During the upgrade you normally look at a SCOM upgrade wizard and during the Management Server update phase it replaces a number of DLLs and executables and so on and next it starts placing agents in pending management. Look at the picture below where the wizard is open in a remote session at the front and in the back is an open SCOM console at the Pending management screen and you can see it is counting up to the number of agents linked to this management server.
This process can take a 20 minutes or so and the wizard states what it is doing as you see in the picture.
In our case the second server we were upgrading was at this stage and the counter in the SCOM console was at zero (0).
Upon investigation we found that on the management server the Data Access service was having problems and constantly restarting and failing.
O and the management configuration service had problems, because it relies on the DAS service for database access.
So as long as those services are not working the setup wizard will stay this way or fail.
After a few hours of searching my colleague Kamil found out there was a difference between the good server and the bad server…. Registry keys! Some registry keys were empty and this was causing the problems for the DAS service.
HKLM\SOFTWARE\Microsoft\System Center Operations Manager\12\Setup
In this key there are 3 values, for install directory, product and the directory the setup files were at during install of the product. All 3 values were not there.
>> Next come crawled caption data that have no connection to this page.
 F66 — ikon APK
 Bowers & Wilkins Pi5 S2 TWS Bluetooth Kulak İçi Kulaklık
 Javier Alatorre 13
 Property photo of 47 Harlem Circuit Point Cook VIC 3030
HKLM\SOFTWARE\Microsoft\Microsoft Operations Manager\3.0\Setup
This is a well known key with a number of values pointing to databases and such. In our case the Datawarehouse database name and the Datawarehouse database server name were there but empty!
Solution was using the working machine to copy the correct values from and putting it in the registry of the machine having problems. A few minutes later everything was working again.
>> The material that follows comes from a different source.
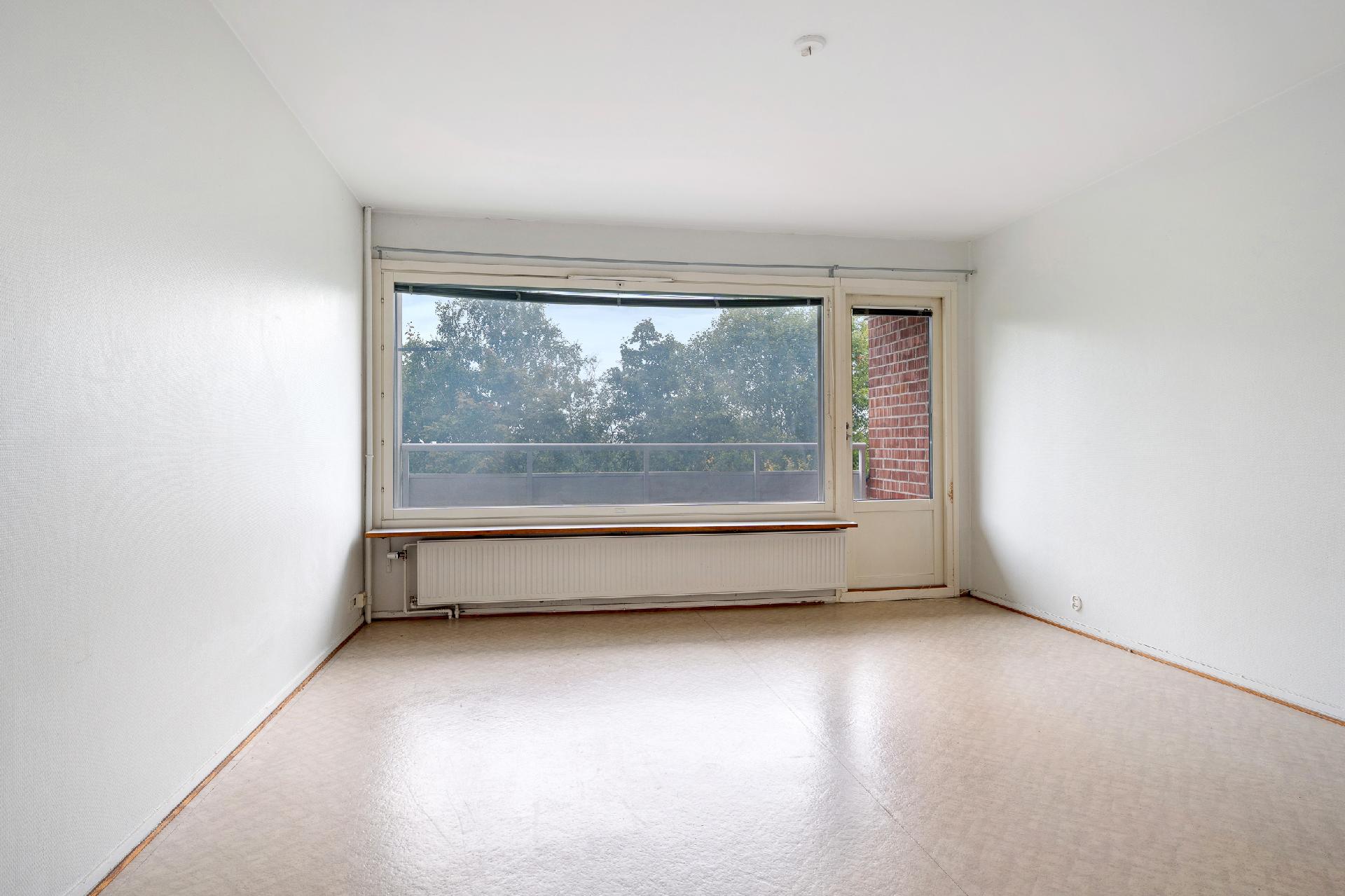 Viherlaaksonranta 15, Viherlaakso, Espoo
So the next server we upgraded and was sitting here again:
And again the counter of pending agents was 0 and the data access service had problems again. SO we left the screen of this wizard open and quickly added the correct registry values again and a few minutes later the pending agents counter started moving up again. Funny detail is that for the 1200 agents or so on this management server we saw the counter go up to 1000 and next go to 0 again and start over, but after the first few hundred it jumped back up to over a thousand and finished a few moments later.
Turns out the last server we were going to upgrade had some minor issues after updating it to SCOM 2016 UR8 at the time. We looked at the registry before starting the upgrade process and guess what.. there were also registry keys missing there from the UR8 upgrade. So after fixing this the upgrade to 2019 went fine. Just a bit of waiting due to the many agents.
We tried to look for issues similar to this online but could not find any. So if you run into an issue after upgrading a SCOM management server with an update rollup or a full version upgrade and the data access service has problems… have a look at the registry in the two locations specified above. See if that helps.
To be clear, this is the first time I have seen this happen. I hope it is a rare combination of circumstances that can lead to this. Will be looking at logs to see if there is anything cooking there.
Wishing you happy monitoring!
We have commenting off due to all the sunglasses and pills adverts, however if any useful comments come to us by email I can post them below.
By Andy Callagan:
RE the above. I’ve had over 20 installations and upgrades all exhibit the same info. Happens when 2012 is upgraded to 2016 and again upgrading to 2019. I believe that the issue is that triggers this is that DB was moved at some point. The primary MS script gets the info from the registry and sets up correctly , A secondary MS upgrade runs a different script and get the info from the Ops DB and its reading a value that we don’t change in the MS guide to moving the DB. I once made a mistake when moving an Ops DB and missed a field. That ‘old’ value appeared in the registry after the upgrade.